Today (14th February 2023), Wayne Couzens pleaded guilty to three counts of indecent exposure, one of which he committed four days before he murdered Sarah Everard.
Responding to this, Andrea Simon, Director of the End Violence Against Women Coalition, said:
“We’ve long known that the police aren’t taking so-called ‘lower level’ sexual violence offences like indecent exposure seriously enough. Very few reported cases are investigated and have criminal charges brought against any suspect. The worry is that these types of offences are usually minimised and can even be tolerated as a normal part of life for women and girls, rather than being recognised as part of a dangerous pattern of risky sexual offending behaviour.
If Couzens had been properly investigated and held accountable for his prior offending against women, he would not have been able to abuse his position as a police officer in his crimes against Sarah Everard.
These were not just ‘missed opportunities’ to stop a serial sex offender – they were decisions made by police forces to take no action against him and in doing so, to allow him to continue to target women. If action isn’t taken, it simply reinforces a sex offender’s sense that they can get away with it, and that can lead to a tragic escalation in the seriousness of their offending.
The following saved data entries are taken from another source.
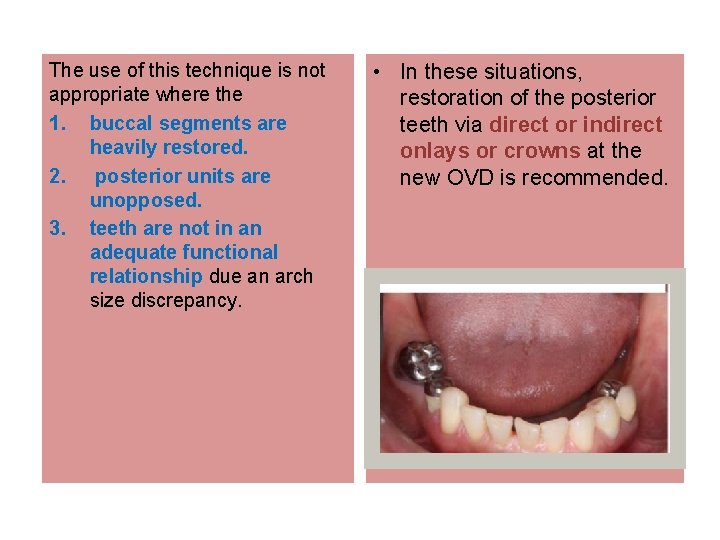 The use of this technique is not appropriate where the

1. buccal segments are heavily restored.

2. posterior units are unopposed.

3. teeth are not in an adequate functional relationship due an arch size discrepancy.

• In these situations, restoration of the posterior teeth via direct or indirect onlays or crowns at the new OVD is recommended.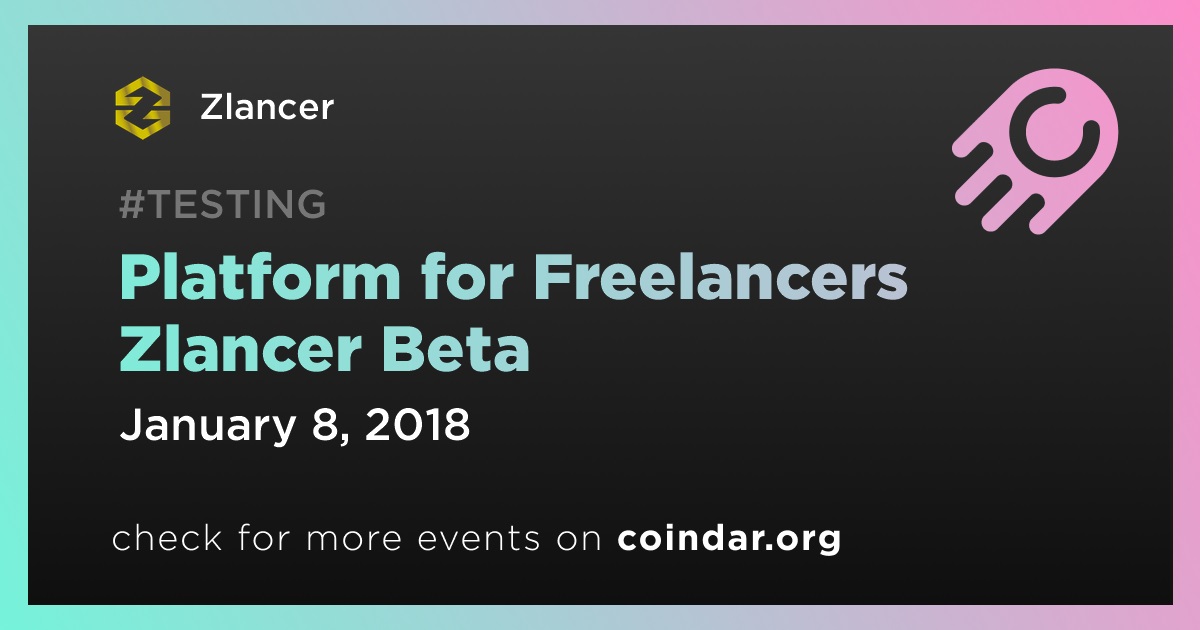 Zlancer

#TESTING

Platform for Freelancers Zlancer Beta

January 8, 2018

check for more events on coindar.org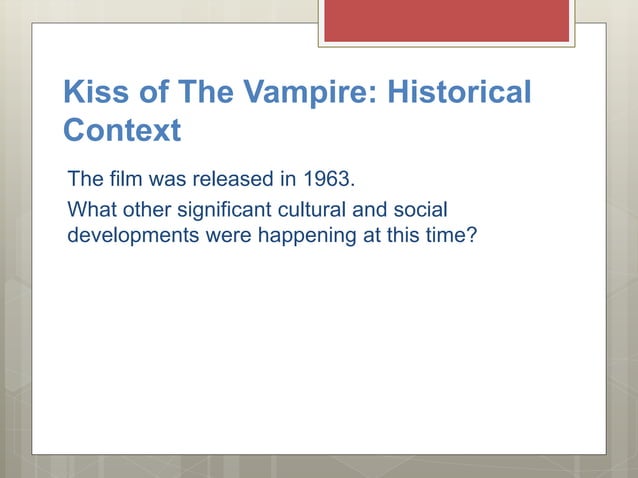 Kiss of The Vampire: Historical Context

The film was released in 1963.

What other significant cultural and social developments were happening at this time?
In addition, flashing and street harassment is inherently harmful to women and girls, and not solely an indicator of further threat. These incidents are almost universally experienced by women across their lifetimes, and they are often trivialised, dismissed, or laughed about. But when the criminal justice system is failing to prosecute rapists, it doesn’t seem likely that indecent exposure will be taken more seriously. So is it any surprise that women and girls don’t report these incidents?
We know that perpetrators don’t go out and kill without any prior indication that they are a danger to women and girls. It is simply inexcusable that we don’t invest time and resource into prevention work, including managing perpetrators and preventing offending from happening in the first place, but also rooting out and challenging the harmful sexist attitudes that underpin violence against women and girls.
A slew of reviews and investigations have found institutional misogyny and racism in our police forces which not only impacts the service they provide to victims, but puts women’s lives at risk.
It’s abundantly clear the current system is failing women and girls. We need a radical overhaul of the police and other criminal justice agencies’ response to violence against women, towards one that takes victims’ accounts seriously, investigates the actions of perpetrators rather than the character and behaviour of victims, and supports all survivors to access justice.”